> **TRECHO SELECIONADO**:

Brasileiros – As críticas que a gente escuta de lado a lado têm uma base real e, lá pra cima, tem uma base que é uma histeria.
B.G. – Ah, não. O empresário brasileiro adora reclamar, gosta de mamar nas tetas do governo e não gosta de pagar imposto. Mas o sistema fiscal no Brasil é muito malfeito porque a gente tem um bando de merdas no Congresso. Mas também é malfeito porque não há vontade política de fazer o bem. Por que terminou a inflação? Porque teve vontade política, o mundo globalizado nos forçou a isso. Mas não há vontade política para a reforma fiscal. Os empresários pegam dinheiro emprestado do BNDES e de não sei onde, pagam muito imposto e reclamam que pagam. Sonegaram a vida inteira, então agora estão pagando muito imposto, é uma compensação. As reformas precisam ser feitas, nem FHC nem Lula fizeram. Um país que quer ser próspero não pode ter altos índices de violência e precisa ter educação. A infraestrutura deste País está se deteriorando e não se faz nada. Exportar soja e essas merdas? O Brasil se orgulha de ser o maior exportador de carne do mundo. Mas a carne brasileira é barata porque não computa o dano ecológico. A gente polui rio, devasta terra pra plantar comida pro gado, cada vaca gasta 40 litros de água por dia, faz coco no rio que vai pro mar, fode tudo. Os porcos no sul do País estão poluindo todos os rios, e esse custo não está embutido no preço. É uma coisa vergonhosa a gente se orgulhar dessa indústria que nasceu da grilagem, de roubar boi e matar índio.

> **DADOS FORNECIDOS**:
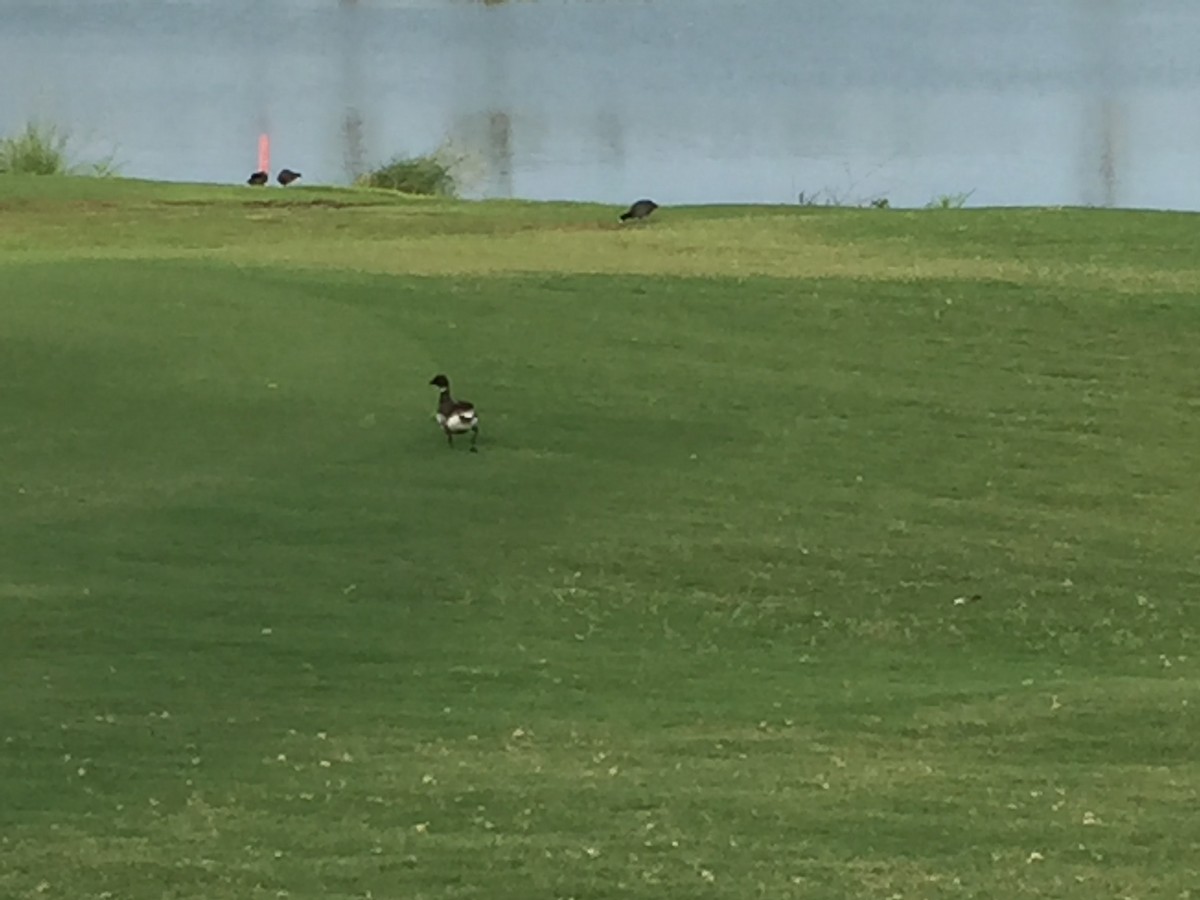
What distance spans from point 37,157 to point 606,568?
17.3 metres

==

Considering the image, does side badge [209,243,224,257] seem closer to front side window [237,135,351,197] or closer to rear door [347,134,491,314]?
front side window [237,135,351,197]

--

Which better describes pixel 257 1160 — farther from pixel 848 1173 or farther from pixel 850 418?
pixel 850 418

> **TAREFA 1**: Segundo o trecho sobre a economia brasileira, quantos litros de água cada vaca gasta por dia?
> **TAREFA 2**: Liste todas as práticas das quais, de acordo com o trecho sobre a economia brasileira, nasceu a indústria da carne.
> **TAREFA 3**: Continue o trecho sobre a economia brasileira a partir do ponto em que ele termina.

> **RESPOSTA 1**: Cada vaca gasta 40 litros de água por dia.

> **RESPOSTA 2**: A grilagem, roubar boi e matar índio.

> **RESPOSTA 3**:
Brasileiros – Os americanos não mataram um monte de índio?
B.G. – Pô, caguei, a gente não é americana. E se isso foi feito, pretendemos uma evolução. Já aprendemos que teve casa grande e senzala, a escravatura. Por que aboliram os escravos? Porque os escravagistas chegaram à conclusão de que não fazia mais sentido deixar aquela gente sofrer daquela maneira. Eles evoluíram. Agora, como é que a gente, em 2014, ainda não chegou à conclusão de que não dá mais pra deixar o cara que trabalha na sua casa comendo um prato diferente do seu? Ou não usar o mesmo banheiro que o patrão, ou ter de usar elevador diferente e morar na puta que pariu. Porque não faz sentido Cidade Tiradentes ficar a 42 pontos de ônibus do centro da cidade e ser um lugar que não tem uma quadra de basquete, não tem uma quadra de nada. Isso não comove ninguém? Os caras só querem aumentar o muro da casa e morrer de medo porque vai ser assaltado?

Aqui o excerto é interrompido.